**Quoted passage:**
--- start ---

Skip to main content

SQL Server CDC to Kafka:The Easiest 5-Minute Setup Guide

· 8 min read
Kristen
Kristen

Your production SQL Server is struggling.

Every time the analytics team runs a heavy query, your transaction latency spikes. Every time someone needs "real-time" data, you think about giving them read-only access — until they accidentally run a 50GB join.

You tried read replicas.
You tried scheduled ETL jobs.
And none of them gave you real-time data without breaking production.

You're searching for "SQL Server CDC to Kafka" because you need near real-time Change Data Capture (CDC) without breaking production. Good news: there is a simpler way to do this. This guide covers two practical methods to get the job done:

  • Method 1 (Recommended for most teams): BladePipe — a managed, no-code platform that handles full sync + incremental CDC in one pipeline
  • Method 2 (DIY reference): Debezium SQL Server Connector + Kafka Connect — full control, full operational ownership

If you're new to SQL Server CDC itself, read: SQL Server CDC: What Is It and How to Implement It.

--- end ---

**Data entries:**
--- start ---

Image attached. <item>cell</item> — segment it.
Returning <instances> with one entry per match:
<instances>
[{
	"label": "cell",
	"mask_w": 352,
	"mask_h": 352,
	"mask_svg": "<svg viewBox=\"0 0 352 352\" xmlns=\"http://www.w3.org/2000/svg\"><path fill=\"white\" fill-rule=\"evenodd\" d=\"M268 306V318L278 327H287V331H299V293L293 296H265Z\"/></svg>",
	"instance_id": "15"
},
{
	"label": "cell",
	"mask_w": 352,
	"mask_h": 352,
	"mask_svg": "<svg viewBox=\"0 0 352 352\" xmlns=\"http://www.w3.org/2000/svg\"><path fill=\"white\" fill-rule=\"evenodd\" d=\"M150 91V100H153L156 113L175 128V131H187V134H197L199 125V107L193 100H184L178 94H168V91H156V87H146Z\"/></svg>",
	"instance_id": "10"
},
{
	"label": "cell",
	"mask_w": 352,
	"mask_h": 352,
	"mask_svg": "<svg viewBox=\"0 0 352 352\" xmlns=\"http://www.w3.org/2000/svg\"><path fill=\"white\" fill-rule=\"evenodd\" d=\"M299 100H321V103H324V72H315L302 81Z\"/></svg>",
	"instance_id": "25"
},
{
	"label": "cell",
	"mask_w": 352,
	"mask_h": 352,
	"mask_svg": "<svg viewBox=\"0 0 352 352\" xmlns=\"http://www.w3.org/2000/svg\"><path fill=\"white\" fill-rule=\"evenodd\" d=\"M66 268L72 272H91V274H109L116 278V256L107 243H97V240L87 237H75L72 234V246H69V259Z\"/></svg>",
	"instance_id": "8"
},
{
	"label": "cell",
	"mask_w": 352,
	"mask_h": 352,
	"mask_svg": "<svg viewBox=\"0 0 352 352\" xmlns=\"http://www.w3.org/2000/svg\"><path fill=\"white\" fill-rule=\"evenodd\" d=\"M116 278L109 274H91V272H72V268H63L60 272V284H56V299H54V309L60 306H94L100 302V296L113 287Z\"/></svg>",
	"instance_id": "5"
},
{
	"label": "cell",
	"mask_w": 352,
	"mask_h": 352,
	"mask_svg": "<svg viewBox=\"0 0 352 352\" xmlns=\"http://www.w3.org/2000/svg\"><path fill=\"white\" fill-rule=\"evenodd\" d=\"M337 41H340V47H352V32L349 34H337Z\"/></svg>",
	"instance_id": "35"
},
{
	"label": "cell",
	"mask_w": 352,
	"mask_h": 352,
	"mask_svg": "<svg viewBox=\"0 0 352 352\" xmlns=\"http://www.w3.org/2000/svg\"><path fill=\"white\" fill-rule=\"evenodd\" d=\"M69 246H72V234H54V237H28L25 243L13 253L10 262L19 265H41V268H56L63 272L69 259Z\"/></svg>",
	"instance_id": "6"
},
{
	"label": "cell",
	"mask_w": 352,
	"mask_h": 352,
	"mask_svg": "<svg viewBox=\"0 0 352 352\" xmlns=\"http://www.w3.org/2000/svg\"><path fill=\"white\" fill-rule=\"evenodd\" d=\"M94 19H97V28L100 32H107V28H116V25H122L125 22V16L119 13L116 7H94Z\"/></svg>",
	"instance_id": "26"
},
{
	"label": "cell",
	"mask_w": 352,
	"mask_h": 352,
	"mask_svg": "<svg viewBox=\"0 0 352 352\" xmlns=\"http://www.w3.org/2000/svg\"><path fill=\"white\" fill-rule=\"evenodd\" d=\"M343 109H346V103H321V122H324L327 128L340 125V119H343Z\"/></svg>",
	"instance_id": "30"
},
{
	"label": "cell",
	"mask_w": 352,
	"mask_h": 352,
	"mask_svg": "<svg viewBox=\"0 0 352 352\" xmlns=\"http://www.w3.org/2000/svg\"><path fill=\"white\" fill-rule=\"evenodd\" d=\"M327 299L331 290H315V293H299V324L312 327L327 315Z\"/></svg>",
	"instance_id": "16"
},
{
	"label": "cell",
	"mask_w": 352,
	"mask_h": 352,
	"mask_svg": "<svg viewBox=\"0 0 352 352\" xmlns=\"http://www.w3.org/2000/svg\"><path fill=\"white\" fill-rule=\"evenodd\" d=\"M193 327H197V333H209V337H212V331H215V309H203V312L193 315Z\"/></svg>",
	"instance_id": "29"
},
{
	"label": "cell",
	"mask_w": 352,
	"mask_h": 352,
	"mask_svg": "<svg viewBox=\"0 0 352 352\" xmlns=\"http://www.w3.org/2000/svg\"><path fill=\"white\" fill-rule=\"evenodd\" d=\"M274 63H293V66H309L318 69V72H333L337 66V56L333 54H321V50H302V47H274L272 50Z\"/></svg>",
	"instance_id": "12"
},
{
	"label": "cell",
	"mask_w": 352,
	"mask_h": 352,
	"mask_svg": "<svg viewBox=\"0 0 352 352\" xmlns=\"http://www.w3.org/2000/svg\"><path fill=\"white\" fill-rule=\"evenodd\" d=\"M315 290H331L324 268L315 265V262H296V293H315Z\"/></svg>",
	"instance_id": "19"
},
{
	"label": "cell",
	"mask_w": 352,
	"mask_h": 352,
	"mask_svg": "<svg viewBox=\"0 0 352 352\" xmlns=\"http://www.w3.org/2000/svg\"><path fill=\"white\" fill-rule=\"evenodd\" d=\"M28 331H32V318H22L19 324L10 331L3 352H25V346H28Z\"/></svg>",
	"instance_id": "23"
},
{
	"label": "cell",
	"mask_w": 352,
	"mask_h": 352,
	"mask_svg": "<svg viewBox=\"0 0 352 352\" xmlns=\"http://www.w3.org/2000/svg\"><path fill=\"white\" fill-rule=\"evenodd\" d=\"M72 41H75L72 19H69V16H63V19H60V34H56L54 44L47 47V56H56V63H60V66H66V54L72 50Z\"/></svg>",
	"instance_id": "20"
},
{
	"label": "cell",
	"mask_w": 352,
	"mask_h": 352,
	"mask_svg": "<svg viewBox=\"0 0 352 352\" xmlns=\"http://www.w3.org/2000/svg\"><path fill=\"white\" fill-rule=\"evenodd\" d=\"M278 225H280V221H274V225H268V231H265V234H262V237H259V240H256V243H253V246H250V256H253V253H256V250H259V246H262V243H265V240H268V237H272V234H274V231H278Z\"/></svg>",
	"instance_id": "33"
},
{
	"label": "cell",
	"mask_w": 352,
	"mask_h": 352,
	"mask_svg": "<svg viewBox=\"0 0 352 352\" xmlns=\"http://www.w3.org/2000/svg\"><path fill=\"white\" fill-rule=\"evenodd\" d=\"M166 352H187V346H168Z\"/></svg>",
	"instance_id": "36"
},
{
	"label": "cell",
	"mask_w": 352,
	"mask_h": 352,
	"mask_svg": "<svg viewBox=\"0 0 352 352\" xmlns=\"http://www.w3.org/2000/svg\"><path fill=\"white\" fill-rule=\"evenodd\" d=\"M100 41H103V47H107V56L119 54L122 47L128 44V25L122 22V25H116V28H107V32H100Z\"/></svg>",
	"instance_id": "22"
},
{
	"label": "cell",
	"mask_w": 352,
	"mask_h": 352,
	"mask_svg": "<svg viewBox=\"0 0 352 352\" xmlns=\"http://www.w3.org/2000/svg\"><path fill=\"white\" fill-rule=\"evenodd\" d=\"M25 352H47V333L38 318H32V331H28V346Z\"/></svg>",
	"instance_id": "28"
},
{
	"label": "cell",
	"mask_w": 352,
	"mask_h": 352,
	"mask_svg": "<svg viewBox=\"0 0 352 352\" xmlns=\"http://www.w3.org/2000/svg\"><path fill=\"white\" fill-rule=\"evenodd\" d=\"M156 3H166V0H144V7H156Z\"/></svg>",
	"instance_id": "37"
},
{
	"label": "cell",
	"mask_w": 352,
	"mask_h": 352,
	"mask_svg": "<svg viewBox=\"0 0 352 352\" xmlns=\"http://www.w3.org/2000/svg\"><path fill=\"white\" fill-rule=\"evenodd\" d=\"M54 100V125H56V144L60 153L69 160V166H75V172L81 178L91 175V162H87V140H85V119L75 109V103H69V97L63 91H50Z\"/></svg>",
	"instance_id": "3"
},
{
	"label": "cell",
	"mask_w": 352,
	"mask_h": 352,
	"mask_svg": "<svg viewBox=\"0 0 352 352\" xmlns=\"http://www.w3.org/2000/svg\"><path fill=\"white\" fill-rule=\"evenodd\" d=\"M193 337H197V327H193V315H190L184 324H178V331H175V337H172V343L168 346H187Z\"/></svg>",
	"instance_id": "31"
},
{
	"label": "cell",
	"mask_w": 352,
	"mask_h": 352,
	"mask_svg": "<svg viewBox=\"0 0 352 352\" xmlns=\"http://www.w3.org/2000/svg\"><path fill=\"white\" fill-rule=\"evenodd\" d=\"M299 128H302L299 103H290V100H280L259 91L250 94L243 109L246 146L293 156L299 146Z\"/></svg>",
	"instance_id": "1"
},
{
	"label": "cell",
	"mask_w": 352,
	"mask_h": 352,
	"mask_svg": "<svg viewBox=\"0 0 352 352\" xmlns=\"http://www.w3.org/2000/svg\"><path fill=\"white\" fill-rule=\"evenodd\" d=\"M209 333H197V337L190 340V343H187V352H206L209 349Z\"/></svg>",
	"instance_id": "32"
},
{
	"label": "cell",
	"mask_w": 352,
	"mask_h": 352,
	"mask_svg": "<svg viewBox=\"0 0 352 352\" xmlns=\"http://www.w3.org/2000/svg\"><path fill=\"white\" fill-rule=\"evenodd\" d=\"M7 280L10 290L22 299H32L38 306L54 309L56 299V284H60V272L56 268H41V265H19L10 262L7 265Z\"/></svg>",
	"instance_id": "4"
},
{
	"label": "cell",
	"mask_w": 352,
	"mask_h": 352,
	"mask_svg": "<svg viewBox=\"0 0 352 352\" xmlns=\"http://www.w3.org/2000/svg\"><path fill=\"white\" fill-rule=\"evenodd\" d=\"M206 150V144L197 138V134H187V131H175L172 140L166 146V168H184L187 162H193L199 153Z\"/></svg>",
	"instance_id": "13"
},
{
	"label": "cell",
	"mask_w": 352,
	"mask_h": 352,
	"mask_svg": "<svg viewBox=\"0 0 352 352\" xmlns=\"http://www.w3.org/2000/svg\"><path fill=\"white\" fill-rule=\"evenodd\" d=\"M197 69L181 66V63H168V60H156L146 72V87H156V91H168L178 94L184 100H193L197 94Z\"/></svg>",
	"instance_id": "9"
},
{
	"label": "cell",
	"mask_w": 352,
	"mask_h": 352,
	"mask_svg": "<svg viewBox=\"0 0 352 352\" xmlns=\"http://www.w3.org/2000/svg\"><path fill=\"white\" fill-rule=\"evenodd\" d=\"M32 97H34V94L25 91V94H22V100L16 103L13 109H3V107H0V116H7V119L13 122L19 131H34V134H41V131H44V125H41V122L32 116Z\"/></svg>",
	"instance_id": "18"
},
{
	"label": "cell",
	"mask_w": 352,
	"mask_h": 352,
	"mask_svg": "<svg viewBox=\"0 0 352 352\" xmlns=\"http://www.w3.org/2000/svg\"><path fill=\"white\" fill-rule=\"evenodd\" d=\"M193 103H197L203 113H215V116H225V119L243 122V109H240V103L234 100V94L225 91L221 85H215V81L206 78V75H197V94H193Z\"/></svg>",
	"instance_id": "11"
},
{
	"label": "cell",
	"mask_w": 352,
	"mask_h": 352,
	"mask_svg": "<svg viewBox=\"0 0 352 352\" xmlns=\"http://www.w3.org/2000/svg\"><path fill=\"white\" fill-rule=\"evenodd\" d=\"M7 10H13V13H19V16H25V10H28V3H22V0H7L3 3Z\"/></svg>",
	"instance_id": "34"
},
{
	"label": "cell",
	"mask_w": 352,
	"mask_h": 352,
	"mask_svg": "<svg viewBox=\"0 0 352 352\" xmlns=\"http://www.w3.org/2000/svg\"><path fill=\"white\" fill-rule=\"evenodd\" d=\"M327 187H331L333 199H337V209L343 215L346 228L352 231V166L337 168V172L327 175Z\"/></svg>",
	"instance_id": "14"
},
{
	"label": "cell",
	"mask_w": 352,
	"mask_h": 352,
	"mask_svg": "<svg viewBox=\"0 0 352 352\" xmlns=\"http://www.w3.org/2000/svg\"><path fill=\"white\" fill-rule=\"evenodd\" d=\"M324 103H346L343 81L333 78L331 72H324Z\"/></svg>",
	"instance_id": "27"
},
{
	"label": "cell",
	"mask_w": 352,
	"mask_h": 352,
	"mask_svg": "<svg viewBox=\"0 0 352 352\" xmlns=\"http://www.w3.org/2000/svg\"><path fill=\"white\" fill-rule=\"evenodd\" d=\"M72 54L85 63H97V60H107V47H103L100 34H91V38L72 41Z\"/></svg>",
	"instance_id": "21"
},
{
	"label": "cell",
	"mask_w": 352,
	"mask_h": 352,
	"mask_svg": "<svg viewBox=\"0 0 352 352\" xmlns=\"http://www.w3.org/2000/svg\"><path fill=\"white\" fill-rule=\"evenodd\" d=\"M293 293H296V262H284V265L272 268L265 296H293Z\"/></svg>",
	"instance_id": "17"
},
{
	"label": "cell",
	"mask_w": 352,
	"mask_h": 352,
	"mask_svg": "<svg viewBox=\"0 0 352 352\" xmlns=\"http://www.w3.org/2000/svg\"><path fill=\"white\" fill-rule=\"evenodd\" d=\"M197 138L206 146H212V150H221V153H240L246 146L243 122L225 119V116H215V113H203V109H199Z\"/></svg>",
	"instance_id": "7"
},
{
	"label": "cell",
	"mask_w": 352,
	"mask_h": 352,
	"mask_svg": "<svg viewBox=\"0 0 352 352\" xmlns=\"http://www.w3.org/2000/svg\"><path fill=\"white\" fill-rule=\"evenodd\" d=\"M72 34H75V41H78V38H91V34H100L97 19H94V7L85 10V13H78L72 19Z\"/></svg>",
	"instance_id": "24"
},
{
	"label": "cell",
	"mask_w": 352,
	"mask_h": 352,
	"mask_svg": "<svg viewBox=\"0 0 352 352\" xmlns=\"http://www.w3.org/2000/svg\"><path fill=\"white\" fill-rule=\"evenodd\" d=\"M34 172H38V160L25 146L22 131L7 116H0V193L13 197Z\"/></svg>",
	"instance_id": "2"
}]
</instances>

--- end ---

**Brief:** Print, word for word, the stretch of the SQL Server CDC guide from "Every time the" through "scheduled ETL jobs.".

**Answer to the problem:**
Every time the analytics team runs a heavy query, your transaction latency spikes. Every time someone needs "real-time" data, you think about giving them read-only access — until they accidentally run a 50GB join.

You tried read replicas.
You tried scheduled ETL jobs.